**Dataset entries**

##########

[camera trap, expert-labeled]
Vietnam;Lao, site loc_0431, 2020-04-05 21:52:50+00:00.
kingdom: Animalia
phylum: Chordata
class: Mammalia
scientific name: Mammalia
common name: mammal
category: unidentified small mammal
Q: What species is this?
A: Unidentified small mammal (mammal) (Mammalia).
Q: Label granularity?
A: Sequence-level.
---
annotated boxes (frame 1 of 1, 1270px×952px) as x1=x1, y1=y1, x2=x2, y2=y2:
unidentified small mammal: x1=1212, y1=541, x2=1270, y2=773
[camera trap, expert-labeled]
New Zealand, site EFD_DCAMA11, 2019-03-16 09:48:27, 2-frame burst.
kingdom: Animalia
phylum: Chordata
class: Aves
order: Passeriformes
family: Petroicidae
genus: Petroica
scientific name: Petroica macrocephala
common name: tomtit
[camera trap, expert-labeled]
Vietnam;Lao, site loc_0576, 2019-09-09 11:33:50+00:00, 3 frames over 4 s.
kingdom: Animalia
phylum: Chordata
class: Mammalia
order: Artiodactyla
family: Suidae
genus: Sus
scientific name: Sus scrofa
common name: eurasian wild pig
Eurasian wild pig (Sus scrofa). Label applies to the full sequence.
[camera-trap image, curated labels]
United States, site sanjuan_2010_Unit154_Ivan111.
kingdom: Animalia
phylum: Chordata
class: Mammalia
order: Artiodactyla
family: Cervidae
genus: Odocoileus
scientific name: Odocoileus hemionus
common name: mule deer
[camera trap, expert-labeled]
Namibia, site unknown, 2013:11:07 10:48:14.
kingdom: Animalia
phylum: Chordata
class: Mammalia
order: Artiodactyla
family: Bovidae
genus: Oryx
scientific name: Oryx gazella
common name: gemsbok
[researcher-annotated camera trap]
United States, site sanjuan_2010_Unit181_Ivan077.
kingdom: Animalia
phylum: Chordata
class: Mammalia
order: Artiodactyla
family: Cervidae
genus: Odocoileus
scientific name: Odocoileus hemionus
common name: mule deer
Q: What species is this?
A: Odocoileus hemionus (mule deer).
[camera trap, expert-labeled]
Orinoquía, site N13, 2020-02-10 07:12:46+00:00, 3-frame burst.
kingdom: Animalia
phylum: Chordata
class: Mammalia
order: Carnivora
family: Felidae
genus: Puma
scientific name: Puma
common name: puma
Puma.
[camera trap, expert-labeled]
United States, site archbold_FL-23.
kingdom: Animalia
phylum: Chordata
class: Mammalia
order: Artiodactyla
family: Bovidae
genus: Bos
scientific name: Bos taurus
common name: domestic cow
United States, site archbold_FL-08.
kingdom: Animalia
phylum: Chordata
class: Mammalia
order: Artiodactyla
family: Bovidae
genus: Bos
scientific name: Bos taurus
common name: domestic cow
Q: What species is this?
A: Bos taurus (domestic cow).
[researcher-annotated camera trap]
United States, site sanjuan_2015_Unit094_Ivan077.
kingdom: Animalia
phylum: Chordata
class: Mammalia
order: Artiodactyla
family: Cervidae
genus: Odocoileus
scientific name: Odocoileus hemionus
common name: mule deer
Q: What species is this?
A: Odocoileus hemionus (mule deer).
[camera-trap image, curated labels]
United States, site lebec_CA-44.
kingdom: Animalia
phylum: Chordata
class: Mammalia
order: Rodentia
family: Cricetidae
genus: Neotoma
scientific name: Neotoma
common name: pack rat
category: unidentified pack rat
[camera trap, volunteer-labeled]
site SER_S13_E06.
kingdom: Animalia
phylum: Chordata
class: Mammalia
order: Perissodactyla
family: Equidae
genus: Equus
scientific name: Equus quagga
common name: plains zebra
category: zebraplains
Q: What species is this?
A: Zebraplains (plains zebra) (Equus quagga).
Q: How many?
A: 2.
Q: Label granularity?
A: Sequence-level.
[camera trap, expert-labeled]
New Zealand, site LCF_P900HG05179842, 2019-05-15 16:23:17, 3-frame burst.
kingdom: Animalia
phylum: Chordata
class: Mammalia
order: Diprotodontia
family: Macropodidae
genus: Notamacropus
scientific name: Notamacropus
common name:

##########

**Work instruction**
Exactly as shown, give every record again.

**Task output**
[camera trap, expert-labeled]
Vietnam;Lao, site loc_0431, 2020-04-05 21:52:50+00:00.
kingdom: Animalia
phylum: Chordata
class: Mammalia
scientific name: Mammalia
common name: mammal
category: unidentified small mammal
Q: What species is this?
A: Unidentified small mammal (mammal) (Mammalia).
Q: Label granularity?
A: Sequence-level.
---
annotated boxes (frame 1 of 1, 1270px×952px) as x1=x1, y1=y1, x2=x2, y2=y2:
unidentified small mammal: x1=1212, y1=541, x2=1270, y2=773
[camera trap, expert-labeled]
New Zealand, site EFD_DCAMA11, 2019-03-16 09:48:27, 2-frame burst.
kingdom: Animalia
phylum: Chordata
class: Aves
order: Passeriformes
family: Petroicidae
genus: Petroica
scientific name: Petroica macrocephala
common name: tomtit
[camera trap, expert-labeled]
Vietnam;Lao, site loc_0576, 2019-09-09 11:33:50+00:00, 3 frames over 4 s.
kingdom: Animalia
phylum: Chordata
class: Mammalia
order: Artiodactyla
family: Suidae
genus: Sus
scientific name: Sus scrofa
common name: eurasian wild pig
Eurasian wild pig (Sus scrofa). Label applies to the full sequence.
[camera-trap image, curated labels]
United States, site sanjuan_2010_Unit154_Ivan111.
kingdom: Animalia
phylum: Chordata
class: Mammalia
order: Artiodactyla
family: Cervidae
genus: Odocoileus
scientific name: Odocoileus hemionus
common name: mule deer
[camera trap, expert-labeled]
Namibia, site unknown, 2013:11:07 10:48:14.
kingdom: Animalia
phylum: Chordata
class: Mammalia
order: Artiodactyla
family: Bovidae
genus: Oryx
scientific name: Oryx gazella
common name: gemsbok
[researcher-annotated camera trap]
United States, site sanjuan_2010_Unit181_Ivan077.
kingdom: Animalia
phylum: Chordata
class: Mammalia
order: Artiodactyla
family: Cervidae
genus: Odocoileus
scientific name: Odocoileus hemionus
common name: mule deer
Q: What species is this?
A: Odocoileus hemionus (mule deer).
[camera trap, expert-labeled]
Orinoquía, site N13, 2020-02-10 07:12:46+00:00, 3-frame burst.
kingdom: Animalia
phylum: Chordata
class: Mammalia
order: Carnivora
family: Felidae
genus: Puma
scientific name: Puma
common name: puma
Puma.
[camera trap, expert-labeled]
United States, site archbold_FL-23.
kingdom: Animalia
phylum: Chordata
class: Mammalia
order: Artiodactyla
family: Bovidae
genus: Bos
scientific name: Bos taurus
common name: domestic cow
United States, site archbold_FL-08.
kingdom: Animalia
phylum: Chordata
class: Mammalia
order: Artiodactyla
family: Bovidae
genus: Bos
scientific name: Bos taurus
common name: domestic cow
Q: What species is this?
A: Bos taurus (domestic cow).
[researcher-annotated camera trap]
United States, site sanjuan_2015_Unit094_Ivan077.
kingdom: Animalia
phylum: Chordata
class: Mammalia
order: Artiodactyla
family: Cervidae
genus: Odocoileus
scientific name: Odocoileus hemionus
common name: mule deer
Q: What species is this?
A: Odocoileus hemionus (mule deer).
[camera-trap image, curated labels]
United States, site lebec_CA-44.
kingdom: Animalia
phylum: Chordata
class: Mammalia
order: Rodentia
family: Cricetidae
genus: Neotoma
scientific name: Neotoma
common name: pack rat
category: unidentified pack rat
[camera trap, volunteer-labeled]
site SER_S13_E06.
kingdom: Animalia
phylum: Chordata
class: Mammalia
order: Perissodactyla
family: Equidae
genus: Equus
scientific name: Equus quagga
common name: plains zebra
category: zebraplains
Q: What species is this?
A: Zebraplains (plains zebra) (Equus quagga).
Q: How many?
A: 2.
Q: Label granularity?
A: Sequence-level.
[camera trap, expert-labeled]
New Zealand, site LCF_P900HG05179842, 2019-05-15 16:23:17, 3-frame burst.
kingdom: Animalia
phylum: Chordata
class: Mammalia
order: Diprotodontia
family: Macropodidae
genus: Notamacropus
scientific name: Notamacropus
common name:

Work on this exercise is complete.